• What you need to do: What lines of the data hold the string "onFocus"? Pull each one out.

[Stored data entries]

· · · · · · ·

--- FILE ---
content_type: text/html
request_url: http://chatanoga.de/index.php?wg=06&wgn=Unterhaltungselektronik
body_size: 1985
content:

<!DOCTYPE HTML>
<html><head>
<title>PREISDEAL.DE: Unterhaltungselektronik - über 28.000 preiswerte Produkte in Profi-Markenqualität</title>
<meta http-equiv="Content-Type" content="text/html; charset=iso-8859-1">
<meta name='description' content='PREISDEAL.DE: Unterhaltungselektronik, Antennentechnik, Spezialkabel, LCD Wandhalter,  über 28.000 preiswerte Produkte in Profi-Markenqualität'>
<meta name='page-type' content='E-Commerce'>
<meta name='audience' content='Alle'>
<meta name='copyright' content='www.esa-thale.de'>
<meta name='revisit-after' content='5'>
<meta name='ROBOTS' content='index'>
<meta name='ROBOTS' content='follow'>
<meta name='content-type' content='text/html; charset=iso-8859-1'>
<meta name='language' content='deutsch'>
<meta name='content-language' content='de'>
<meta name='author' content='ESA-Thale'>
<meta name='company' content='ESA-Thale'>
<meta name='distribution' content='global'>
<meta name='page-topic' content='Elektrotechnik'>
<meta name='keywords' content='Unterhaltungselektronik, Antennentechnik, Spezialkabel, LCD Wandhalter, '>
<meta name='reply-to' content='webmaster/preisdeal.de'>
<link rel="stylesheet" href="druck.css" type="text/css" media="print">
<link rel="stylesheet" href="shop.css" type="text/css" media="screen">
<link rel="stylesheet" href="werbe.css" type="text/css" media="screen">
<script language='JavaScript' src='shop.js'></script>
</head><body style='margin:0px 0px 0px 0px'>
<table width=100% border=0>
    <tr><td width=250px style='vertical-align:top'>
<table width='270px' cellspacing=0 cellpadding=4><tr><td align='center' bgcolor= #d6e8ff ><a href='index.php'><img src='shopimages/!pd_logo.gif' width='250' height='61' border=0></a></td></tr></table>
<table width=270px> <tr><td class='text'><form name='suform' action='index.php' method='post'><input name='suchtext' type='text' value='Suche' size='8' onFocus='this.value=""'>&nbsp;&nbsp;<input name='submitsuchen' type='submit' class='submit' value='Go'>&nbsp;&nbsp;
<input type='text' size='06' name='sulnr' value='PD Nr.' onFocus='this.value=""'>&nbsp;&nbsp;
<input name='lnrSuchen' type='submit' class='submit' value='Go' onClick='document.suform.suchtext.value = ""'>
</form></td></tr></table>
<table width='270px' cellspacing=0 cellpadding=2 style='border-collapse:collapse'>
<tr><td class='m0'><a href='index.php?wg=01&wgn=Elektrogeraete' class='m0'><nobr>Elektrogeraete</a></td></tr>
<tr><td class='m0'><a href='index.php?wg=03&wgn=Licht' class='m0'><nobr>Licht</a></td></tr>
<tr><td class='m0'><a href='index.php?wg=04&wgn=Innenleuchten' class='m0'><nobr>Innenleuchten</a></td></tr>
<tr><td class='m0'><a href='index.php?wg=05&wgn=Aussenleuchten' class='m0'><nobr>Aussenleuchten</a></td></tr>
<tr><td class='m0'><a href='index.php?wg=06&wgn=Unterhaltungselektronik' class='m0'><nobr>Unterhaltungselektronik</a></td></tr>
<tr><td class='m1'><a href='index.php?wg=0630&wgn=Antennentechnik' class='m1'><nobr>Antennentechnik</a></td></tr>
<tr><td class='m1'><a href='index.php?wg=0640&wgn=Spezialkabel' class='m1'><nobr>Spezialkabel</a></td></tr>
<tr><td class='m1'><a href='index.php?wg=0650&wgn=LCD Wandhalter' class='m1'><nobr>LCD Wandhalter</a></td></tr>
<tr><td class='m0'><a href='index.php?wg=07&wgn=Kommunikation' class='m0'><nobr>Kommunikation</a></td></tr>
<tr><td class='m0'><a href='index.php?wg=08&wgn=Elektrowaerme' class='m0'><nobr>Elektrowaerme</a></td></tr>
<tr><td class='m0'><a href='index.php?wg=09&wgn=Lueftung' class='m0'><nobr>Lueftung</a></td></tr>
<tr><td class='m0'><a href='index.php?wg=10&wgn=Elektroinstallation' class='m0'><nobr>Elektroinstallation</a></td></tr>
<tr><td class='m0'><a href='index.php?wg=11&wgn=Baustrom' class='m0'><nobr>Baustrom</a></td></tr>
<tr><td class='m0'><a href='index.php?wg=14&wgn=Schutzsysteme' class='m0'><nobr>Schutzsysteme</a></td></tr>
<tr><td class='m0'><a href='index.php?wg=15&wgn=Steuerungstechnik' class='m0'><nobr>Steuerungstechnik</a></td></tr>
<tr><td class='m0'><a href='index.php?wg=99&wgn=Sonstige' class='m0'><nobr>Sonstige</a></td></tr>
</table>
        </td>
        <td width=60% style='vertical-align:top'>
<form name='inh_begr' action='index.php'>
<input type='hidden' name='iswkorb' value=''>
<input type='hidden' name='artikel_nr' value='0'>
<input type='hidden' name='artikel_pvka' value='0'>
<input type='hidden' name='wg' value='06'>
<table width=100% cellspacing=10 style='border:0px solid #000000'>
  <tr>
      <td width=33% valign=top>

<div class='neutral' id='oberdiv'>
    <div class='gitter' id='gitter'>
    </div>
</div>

· · · · · · ·

• Result for this task:
<table width=270px> <tr><td class='text'><form name='suform' action='index.php' method='post'><input name='suchtext' type='text' value='Suche' size='8' onFocus='this.value=""'>&nbsp;&nbsp;<input name='submitsuchen' type='submit' class='submit' value='Go'>&nbsp;&nbsp;
<input type='text' size='06' name='sulnr' value='PD Nr.' onFocus='this.value=""'>&nbsp;&nbsp;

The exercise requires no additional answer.